Monumental y solemne, visualmente impactante pero grandilocuente y un tanto hueca, la adaptación de la clásica novela de ciencia ficción tiene como protagonistas a Thimotée Chalamet, Oscar Isaac, Josh Brolin, Jason Momoa y Zendaya.
El cine de Denis Villeneuve peca de solemnidad, de grandilocuencia, de una confusión entre profundidad y pomposidad. Sus películas son dispositivos enormes que se reconocen como tales: todo en ellas excede la escala humana. Lo suyo son los grandes misterios universales, eventos de escala masiva en los que se juegan tensiones personales de manera a veces tan imperceptible que hace falta la música de Hans Zimmer para que uno advierta que algo ahí vibra. Lo curioso es que se trata de un director casi ideal para algo como DUNA, una novela que funciona por esos mismos lados. Se trata de construir no un mundo sino un universo entero. Y el canadiense parece llamado para hacer justamente eso.

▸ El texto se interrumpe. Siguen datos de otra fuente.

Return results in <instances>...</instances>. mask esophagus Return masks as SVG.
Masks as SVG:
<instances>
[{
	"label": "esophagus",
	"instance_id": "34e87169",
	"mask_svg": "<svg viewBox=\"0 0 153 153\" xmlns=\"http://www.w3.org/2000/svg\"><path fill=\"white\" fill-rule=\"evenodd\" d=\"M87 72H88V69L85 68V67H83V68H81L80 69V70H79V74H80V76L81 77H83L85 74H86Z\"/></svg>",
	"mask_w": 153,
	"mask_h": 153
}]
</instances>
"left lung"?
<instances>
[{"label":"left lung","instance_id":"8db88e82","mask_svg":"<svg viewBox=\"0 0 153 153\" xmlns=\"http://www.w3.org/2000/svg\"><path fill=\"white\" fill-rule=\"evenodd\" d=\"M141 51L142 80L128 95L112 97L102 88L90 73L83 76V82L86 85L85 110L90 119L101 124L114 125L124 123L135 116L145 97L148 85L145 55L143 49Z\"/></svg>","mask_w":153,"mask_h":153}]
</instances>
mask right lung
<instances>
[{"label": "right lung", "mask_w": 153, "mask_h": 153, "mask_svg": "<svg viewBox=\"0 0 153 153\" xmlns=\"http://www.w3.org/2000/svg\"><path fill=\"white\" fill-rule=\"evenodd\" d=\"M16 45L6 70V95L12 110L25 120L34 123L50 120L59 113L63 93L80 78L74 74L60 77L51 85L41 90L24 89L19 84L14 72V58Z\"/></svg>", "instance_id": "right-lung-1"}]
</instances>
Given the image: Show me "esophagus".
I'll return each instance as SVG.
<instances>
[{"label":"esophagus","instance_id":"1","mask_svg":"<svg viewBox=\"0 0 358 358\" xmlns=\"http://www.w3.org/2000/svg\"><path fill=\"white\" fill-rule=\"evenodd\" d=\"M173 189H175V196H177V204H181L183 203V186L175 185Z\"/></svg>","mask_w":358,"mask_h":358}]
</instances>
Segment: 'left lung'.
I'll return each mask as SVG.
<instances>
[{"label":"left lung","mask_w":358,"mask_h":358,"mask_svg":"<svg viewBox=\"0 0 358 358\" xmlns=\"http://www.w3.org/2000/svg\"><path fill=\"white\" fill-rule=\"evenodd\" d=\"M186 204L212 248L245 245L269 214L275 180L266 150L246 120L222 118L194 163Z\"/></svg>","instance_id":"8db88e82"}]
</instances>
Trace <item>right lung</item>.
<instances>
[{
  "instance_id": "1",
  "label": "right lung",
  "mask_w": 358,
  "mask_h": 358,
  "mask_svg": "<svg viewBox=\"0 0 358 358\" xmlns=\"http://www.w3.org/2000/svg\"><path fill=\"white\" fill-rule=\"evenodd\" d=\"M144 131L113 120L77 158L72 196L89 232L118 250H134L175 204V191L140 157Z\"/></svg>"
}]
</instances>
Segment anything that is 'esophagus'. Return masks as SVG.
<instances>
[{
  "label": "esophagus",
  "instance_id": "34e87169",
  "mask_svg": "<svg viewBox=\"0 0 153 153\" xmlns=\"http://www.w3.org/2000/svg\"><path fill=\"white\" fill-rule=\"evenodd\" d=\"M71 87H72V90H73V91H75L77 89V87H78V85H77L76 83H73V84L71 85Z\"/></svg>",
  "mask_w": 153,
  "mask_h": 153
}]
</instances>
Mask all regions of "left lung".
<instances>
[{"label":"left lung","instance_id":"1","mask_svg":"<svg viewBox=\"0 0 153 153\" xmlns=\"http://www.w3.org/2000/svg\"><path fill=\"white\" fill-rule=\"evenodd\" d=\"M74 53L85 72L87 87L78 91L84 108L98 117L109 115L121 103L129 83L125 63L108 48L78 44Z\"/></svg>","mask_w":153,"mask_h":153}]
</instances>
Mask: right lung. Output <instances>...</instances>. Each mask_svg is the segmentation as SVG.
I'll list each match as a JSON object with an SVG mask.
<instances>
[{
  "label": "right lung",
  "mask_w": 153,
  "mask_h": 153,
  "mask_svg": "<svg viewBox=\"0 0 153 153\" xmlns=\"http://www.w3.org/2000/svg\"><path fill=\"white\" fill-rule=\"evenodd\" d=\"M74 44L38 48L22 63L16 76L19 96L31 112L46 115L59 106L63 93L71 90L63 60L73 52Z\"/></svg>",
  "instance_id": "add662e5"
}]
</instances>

Claro que esa coincidencia mastodóntica no necesariamente genera una buena película. A Villeneuve le falta ligereza, humor, ritmo, chispa. Su DUNA procede de modo elefantiásico, se mueve como uno de esos grandes animales –un hipopótamo, digamos, o un rinoceronte– en un zoológico interminable en el que la gente es otra pieza a la que posicionar dentro del imponente cuadro. Cierta ciencia ficción parece condenada a este destino –especialmente la inspirada en clásicos literarios–, pero está en el talento de los cineastas más vivaces y creativos sacarla de ese ímpetu monumental. No es el caso del director de BLADE RUNNER 2049: el monumento es su elemento constitutivo, su fuerza motora. Más que cineasta, quizás debería haber sido escultor.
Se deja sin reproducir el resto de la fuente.